> _Extrait source_:

++++

Mothi Limbu, « Transmission » (Cl. ÉditionTchikebe)

Universalité de la sérigraphie

Pourtant, la sérigraphie, sans que nous le sachions, est bien présente partout dans la vie quotidienne et nos objets familiers : boîtes de conserve, flacons de verre où se gardent des fragrances rares ou des liqueurs capiteuses, tissus soyeux ou confortables, maillots de sportif, cartes de crédit, jouets d’enfant, ustensiles ménagers, cadrans des tableaux de bord d’automobiles, claviers manipulateurs de portables électroniques, affiches publicitaires, calicots des foires-expositions, voiles des catamarans géants, ballons colorés des montgolfières, etc. Bref, il n’est pas un domaine d’activité contemporaine qui échappe à la sérigraphie. Elle est de taille très modeste, comme le trombone frappé au logo de l’entreprise, ou plus considérable en longueur, comme les laizes de soie imprimée des carrés «Hermès» . En regard des surfaces sérigraphiées par l’industrie, la part de celles consacrées à l’art reste dérisoire.

Dans l’art, comme dans l’industrie, une des causes essentielles de son intérêt et de son succès réside dans la souplesse du procédé. Sans se perdre dans les détails techniques, la sérigraphie fonctionne, dans son principe, simplement. Il suffit d’un cadre sur lequel est tendu un écran, tissé de soie à l’origine, aujourd’hui de nylon, d’une table d’impression, d’une racle en matière souple, d’une surface support de l’image, du papier et, enfin, de l’encre, une encre plutôt épaisse. Préalablement à l’impression, les pores de l’écran sont obturés là où l’encre ne doit pas passer. Pour imprimer l’image, le cadre et son écran sont disposés sur le papier, l’encre est versée dans le cadre et la racle, passée sur la surface de l’écran, chasse l’encre sur le support au travers des pores laissés ouverts. L’image est ainsi transférée. Pour imprimer une image polychrome, comme celle de Roy Lichtenstein ci-dessous, plusieurs écrans seront nécessaires, en principe un par couleur.

Roy Lichtenstein, « Composition musicale II » (Cl. Cornette de Saint-Cyr)

La sérigraphie artistique

Dans le domaine artistique, le procédé sérigraphique jouit de tous les avantages de la lithographie traditionnelle sans en avoir les inconvénients, particulièrement dûs à la pesanteur des blocs de pierre et à l’encombrement de sa presse, il ajoute au rendu lithographique une souplesse qui se prête à toutes les expressions plastiques possibles.

++++

> _Extraits de données_:
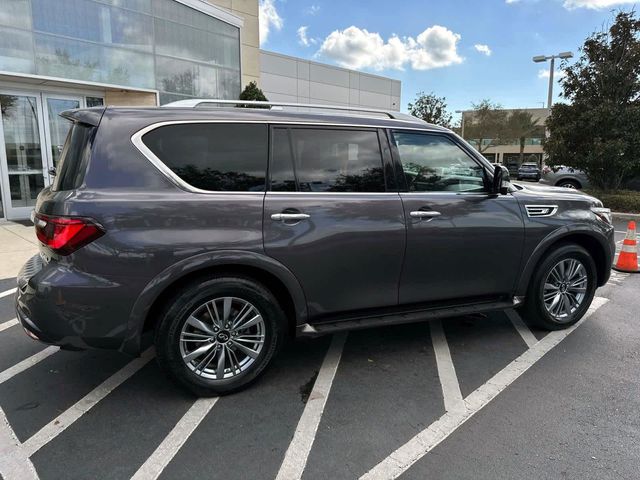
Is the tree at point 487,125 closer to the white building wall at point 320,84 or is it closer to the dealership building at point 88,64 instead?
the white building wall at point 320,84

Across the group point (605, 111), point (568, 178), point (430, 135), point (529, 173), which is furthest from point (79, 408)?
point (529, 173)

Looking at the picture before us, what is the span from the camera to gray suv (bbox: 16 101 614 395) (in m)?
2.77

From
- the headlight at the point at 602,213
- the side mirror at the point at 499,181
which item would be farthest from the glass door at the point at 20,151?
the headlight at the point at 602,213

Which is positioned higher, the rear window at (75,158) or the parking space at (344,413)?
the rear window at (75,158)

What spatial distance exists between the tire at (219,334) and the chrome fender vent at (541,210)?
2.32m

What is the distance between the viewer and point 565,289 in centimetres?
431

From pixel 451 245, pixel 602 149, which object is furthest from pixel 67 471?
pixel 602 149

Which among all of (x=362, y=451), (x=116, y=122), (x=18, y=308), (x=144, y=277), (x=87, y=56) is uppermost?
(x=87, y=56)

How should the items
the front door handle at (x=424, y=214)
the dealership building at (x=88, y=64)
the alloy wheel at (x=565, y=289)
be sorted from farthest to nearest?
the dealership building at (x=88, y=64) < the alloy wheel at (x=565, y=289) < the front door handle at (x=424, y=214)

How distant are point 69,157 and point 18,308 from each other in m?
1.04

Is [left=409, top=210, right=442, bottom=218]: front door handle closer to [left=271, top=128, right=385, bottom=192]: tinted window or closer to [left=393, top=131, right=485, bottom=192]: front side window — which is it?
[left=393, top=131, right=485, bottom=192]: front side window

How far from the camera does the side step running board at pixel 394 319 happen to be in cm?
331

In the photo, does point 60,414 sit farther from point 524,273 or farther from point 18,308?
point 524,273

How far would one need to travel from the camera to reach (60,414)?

++++

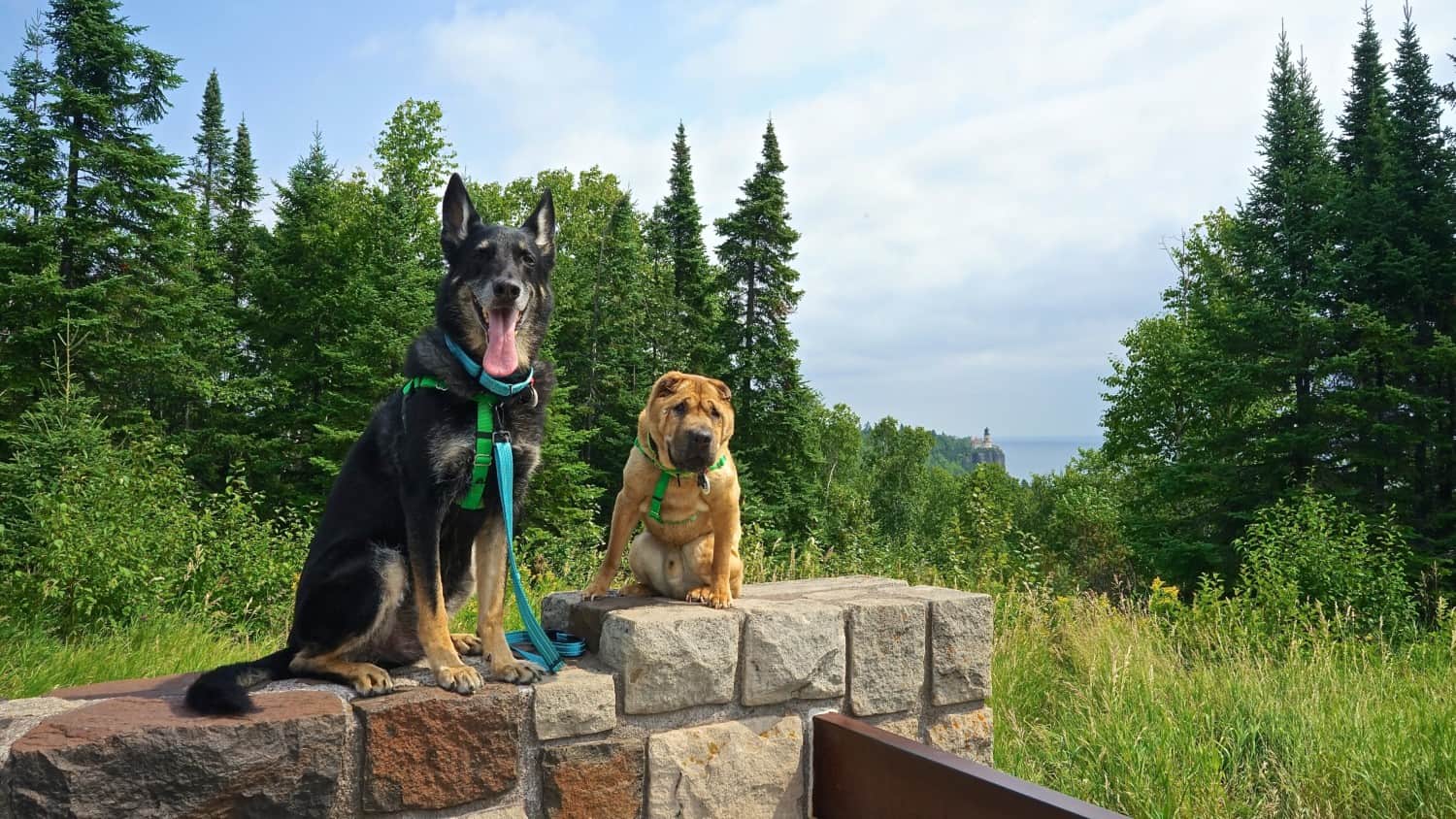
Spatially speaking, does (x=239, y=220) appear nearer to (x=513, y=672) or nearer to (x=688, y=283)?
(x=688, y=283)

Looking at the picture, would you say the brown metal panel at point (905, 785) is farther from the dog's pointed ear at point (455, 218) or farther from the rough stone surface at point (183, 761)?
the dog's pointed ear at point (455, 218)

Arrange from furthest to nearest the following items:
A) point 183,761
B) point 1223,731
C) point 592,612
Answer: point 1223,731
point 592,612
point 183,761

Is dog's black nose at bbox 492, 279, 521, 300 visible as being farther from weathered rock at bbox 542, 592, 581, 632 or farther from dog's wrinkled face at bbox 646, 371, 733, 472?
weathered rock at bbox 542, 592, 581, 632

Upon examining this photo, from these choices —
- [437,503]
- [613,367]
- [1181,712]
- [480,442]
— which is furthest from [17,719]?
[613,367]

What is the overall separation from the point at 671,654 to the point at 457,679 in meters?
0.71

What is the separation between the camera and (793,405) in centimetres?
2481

++++

> _Consigne 1_:
Selon l'extrait sur la sérigraphie, de quoi suffit-il de disposer pour que le procédé fonctionne ? Énumérez tout.
> _Consigne 2_:
Recopiez le passage de l'extrait sur la sérigraphie qui commence à « Dans le domaine » et se termine à « expressions plastiques possibles. ».

> _Résultat 1_:
- un cadre
- un écran tendu sur ce cadre
- une table d'impression
- une racle en matière souple
- une surface support de l'image
- du papier
- de l'encre, plutôt épaisse

> _Résultat 2_:
Dans le domaine artistique, le procédé sérigraphique jouit de tous les avantages de la lithographie traditionnelle sans en avoir les inconvénients, particulièrement dûs à la pesanteur des blocs de pierre et à l’encombrement de sa presse, il ajoute au rendu lithographique une souplesse qui se prête à toutes les expressions plastiques possibles.